Ms. Allendoerfer's question about excessive parental help is an
important concern I think most science fair organizers share and
agonize over. Solutions are not readily apparent without creating a
science fair police force, an impossible and undesirable solution.
Despite some percentage of this unfortunate tendency, our experience
is that most projects are done primarily with student inputs and
that the fair is overall a positive experience. In the almost 50
years of our fair (it is the 3rd oldest in the nation), we have
many, many letters of testimonial about how some aspect of the
experience changed people's lives and led them into science careers
or somehow else led to more productive lives. Many women said when
they went to school in the 50's, 60's and 70's that the science fair
was one of the few affirming experiences bolstering their self-
confidence, giving them the assurance that they could succeed in
science or other male-dominated fields.
While strongly believing science fairs are an overwhelmingly postive
experience -- despite some real problems we need to continually
address -- a greater problem with parents is apathy, I think. There
are so many students who would do so much better and really get
excited if only their parents would take them to the library, sit
down and read the books with them and help them over the tough
spots, help organize the student's thinking a bit and help them
figure the first thing to do, and make a few calls to track down
equipment, set up an interview with a scientist, etc. Of course,
inner city children face this even more so. One innovative hope is
the city churches. I would never had thought this, but one day I
received a phone call from a Sunday school teacher who wanted
scientist volunteers to come in and tell kids how to do science
projects. She explained that the parents were simply a hopeless
source of help, and that the only unifying force and resource in the
children's lives was the church. Astounded at such an unexpected
plea for help, I asked our best and most articulate science
volunteer to get over there quickly.
Specific to the question, though, there are some concrete things we
do in St. Louis to address the problem of parental overinvolvement
or otherwise unfair advantages some students have over others:
1. Our formula for judging follows the international fair criteria
and no more than 15% of judging points can be awarded for visual
presentation. Thus, slick graphics from NYC publishing houses (or,
more likely, Macintosh PowerPoint graphics) can only take a project
so far. The meat and potatoes of hypothesis, references, expt,
discussion, etc. are the primary judging points.
2. We strive to recruit top-rate judges. We use 450 judges each
year and well over half are academic or industrial scientists, or
scientists from public science institutions (researchers from the
zoo, botanical gardens, etc.). Scientists can readily determine
that a GC chromatograph in a 5th grade project is a bit much -- they
can ask tough questions and potentially disqualify projects with
more authority than many teachers. [This is not to question
discernment of high-caliber teachers -- somehow, parents questions
tough measures less when a professor makes the decision than a local
teacher.]
3. Our regional fair of 3500 projects is too large to have the
students present their projects, but this is an excellent way to
feret out if the student can explain how they did their magnificent
work.

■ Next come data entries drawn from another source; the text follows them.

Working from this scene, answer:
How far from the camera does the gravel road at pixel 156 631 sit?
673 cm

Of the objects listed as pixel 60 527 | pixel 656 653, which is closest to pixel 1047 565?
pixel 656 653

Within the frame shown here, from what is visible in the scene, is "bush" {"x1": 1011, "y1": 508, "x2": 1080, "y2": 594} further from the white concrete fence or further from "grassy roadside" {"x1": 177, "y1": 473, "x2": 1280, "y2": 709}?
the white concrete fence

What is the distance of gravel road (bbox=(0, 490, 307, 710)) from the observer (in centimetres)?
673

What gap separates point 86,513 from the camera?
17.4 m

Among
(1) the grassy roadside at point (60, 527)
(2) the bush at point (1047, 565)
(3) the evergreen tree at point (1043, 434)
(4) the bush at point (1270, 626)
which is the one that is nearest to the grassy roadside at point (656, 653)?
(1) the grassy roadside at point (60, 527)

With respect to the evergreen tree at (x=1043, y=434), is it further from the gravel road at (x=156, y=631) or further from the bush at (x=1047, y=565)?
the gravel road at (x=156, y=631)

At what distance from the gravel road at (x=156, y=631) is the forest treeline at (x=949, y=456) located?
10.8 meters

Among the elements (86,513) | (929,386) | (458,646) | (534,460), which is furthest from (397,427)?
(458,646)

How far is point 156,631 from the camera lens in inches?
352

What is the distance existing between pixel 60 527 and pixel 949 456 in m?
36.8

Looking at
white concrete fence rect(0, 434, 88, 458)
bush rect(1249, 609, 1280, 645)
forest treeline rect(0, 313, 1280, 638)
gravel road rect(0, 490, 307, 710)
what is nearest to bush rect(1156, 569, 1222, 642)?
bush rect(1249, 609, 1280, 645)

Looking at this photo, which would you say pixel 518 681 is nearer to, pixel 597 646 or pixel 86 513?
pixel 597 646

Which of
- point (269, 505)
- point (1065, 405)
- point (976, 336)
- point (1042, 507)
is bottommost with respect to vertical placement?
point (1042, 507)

If they can't, the conclusions are obvious. What we do is
encourage our school fairs (which feed the regional fair) to recruit
judges among practicing science professionals and then make
interviewing the students parts of the process. This separates a
lot of the excessive parental involvement if the kid "fails" on
being able to answer basic questions on their project.
4. For our HS Honors Division, we do have the liberty of
interviewing the 30 or so students who commit to above-and-beyond
projects for consideration for scholarships and a trip to the
international fair representing St. Louis. Our approach is much
like that described by Amy Walker of Stony Brook in her response to
this science fair query. For the $20K in Monsanto scholarships, our
team of academic judges (we do not use Monsanto people here because
students sometimes test our herbicides or Nutrasweet products) often
gives a $4 or $5 K scholarship to a "diamond-in-the-rough" project.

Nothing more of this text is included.